TL;DR version:
My main concerns are:
1. This would be moving out of the control of the lab by going to a personal cloud account
2. The increased cost of maintaining the hosting
3. Was handled without proper governance by the OPs team. Afterall, we are the ones who maintain the infrastructure at the lab.
In my opinion, this proposal should be pulled back and let’s discuss this further. Perhaps it is the same path that Bob is proposing,
perhaps not, but I would like to see us come up with a more solid plan to move forward that does not cost the lab any additional
financial burden at this time.
Unfortunately, I will be out of town for the May 23rd HYH. I would like see this postponed until the following HYH (June 13th) so
I can be in attendance and available to discuss/answer any questions people may have.
Long version…
I would like to re-state the following top concerns/observations I have and the “guidelines” I follow when implementing solutions at
the lab that relate to Operations.
1. From an Operations perspective, we need to make sure we are implementing some form of governance around how we host software and implement solutions for the lab.
2. We have had issues in the past that have caused problems with hosted solutions, so we need to make sure that we do our due diligence to prevent those scenarios from happening in the future.
3. We need to be cognizant about how HSL spends its finances and take advantage of using what resources we have available, or are provided, to us without additional financial hardship.
Now, as to addressing Bob’s responses:
> Q: Why do you think you're better at operations than Jeff?
A: What does this have to do with the Wiki?

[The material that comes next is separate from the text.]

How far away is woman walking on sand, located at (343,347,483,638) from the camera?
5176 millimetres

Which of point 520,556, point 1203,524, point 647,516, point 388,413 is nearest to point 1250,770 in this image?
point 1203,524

Why are singling me out as the bad guy for having an opinion and voicing concerns that I
have about it being hosted under a personal account and the cost of operating it?
> A: MediaWiki happens to be in my specialized wheelhouse. I've been
> adminning production LAMP stacks for 28 years. My largest fleet of
> unmanaged hosts was 120 boxes at Apple. My largest fleet including
> managed hosts and serverless was at Amazon where I was tech lead then
> tech manager on a team with $6.5m of annual AWS spend. I mostly do data
> pipelines and ML; but for 23 years I've always had at least one wiki
> running, usually a few.
As I mentioned above, we need to make sure we are implementing solutions that are properly governed by the lab. Based on Bob’s answer,
it sounds like he has experience in the software field and should understand the need for governance with situations like this compared to
just going out and doing things on one’s own under the “do-ocracy” banner. While I am a fan of going and doing things to make progress,
doing so in a path that has potential detriment to HSL is not the correct way to do things.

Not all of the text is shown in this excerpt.